A responsabilidade dos pais de servir como modelo na educação dos filhos é fundamental. Afinal, educar uma criança é educar um futuro adulto e cidadão. “O pai tem de entender que, se quer que seu filho seja respeitado pelos outros, terá que ensiná-lo a respeitar. Se deseja que ele seja persistente, precisa ensiná-lo a tolerar frustrações e por aí vai”, aconselha a psicóloga Vera Zimmermann, coordenadora do Centro de Referência da Infância e Adolescência da Universidade Federal de São Paulo. Uma criança bem preparada para ser um bom adulto entende, desde cedo, que existem outras pessoas no mundo e, se ela quer ser amada, vai precisar fazer também o que os outros esperam dela.

Por fim, tente se guiar por seus próprios instintos, mantendo sempre a calma diante de um show do seu filho no supermercado ou no shopping. Uma birra aqui, outra ali, sempre acabará acontecendo e isso é perfeitamente normal. Não tenha medo de dizer não. Pode ser difícil ver o pequeno chorar, mas tenha a certeza de que ele está aprendendo uma lição. No fundo, no fundo, a criança fica feliz e aliviada quando vê que existe alguém acima dela capaz de lhe dizer, em meio ao bombardeio diário de novidades, o que deve ou não fazer.

Na dose certa - Se o seu filho já passou dos 5 anos e continua fazendo muita birra, sente com seu marido ou sua mulher e converse sobre o que pode estar errado.
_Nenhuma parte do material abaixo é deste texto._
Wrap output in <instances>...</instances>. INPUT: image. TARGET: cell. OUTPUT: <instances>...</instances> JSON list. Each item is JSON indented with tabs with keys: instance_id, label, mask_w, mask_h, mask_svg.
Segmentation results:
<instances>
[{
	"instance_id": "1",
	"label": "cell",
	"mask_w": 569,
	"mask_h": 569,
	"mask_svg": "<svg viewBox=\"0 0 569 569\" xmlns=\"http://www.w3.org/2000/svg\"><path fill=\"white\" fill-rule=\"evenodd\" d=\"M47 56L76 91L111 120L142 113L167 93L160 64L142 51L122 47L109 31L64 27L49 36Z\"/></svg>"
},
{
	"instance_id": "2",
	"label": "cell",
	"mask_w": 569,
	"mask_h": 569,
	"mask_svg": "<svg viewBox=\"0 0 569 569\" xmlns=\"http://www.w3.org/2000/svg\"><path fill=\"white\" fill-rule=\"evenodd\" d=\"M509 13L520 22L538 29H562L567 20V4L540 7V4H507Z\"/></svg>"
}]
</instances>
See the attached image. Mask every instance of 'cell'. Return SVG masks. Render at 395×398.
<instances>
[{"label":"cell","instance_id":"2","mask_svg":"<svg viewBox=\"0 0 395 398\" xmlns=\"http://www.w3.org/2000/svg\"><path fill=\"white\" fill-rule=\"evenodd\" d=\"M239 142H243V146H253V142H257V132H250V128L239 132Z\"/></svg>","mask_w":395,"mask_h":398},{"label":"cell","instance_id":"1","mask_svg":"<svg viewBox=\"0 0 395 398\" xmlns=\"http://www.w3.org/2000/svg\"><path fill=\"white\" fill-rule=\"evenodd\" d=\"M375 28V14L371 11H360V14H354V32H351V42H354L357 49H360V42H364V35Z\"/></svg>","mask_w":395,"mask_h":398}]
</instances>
Esse comportamento talvez esteja camuflando algum problema em casa ou até mesmo na escola.

- Não tenha medo de tomar atitudes que possam ser desagradáveis para você, mas necessárias para o aprendizado da criança. Ninguém gosta de colocar o filho de castigo, mas às vezes ele vai precisar desse momento, sozinho, para refletir sobre uma atitude malcriada ou algo do gênero.

- Esteja ciente de que você e os outros adultos que circundam seu filho servem de modelo para ele. Assim, a criança vai copiar alguns de seus atos primeiramente em brincadeiras, mas, em seguida, nas situações reais. Portanto, esqueça o ditado “faça o que eu digo, mas não faça o que eu faço”. Ele pode servir para outras situações, mas nunca com seu filho.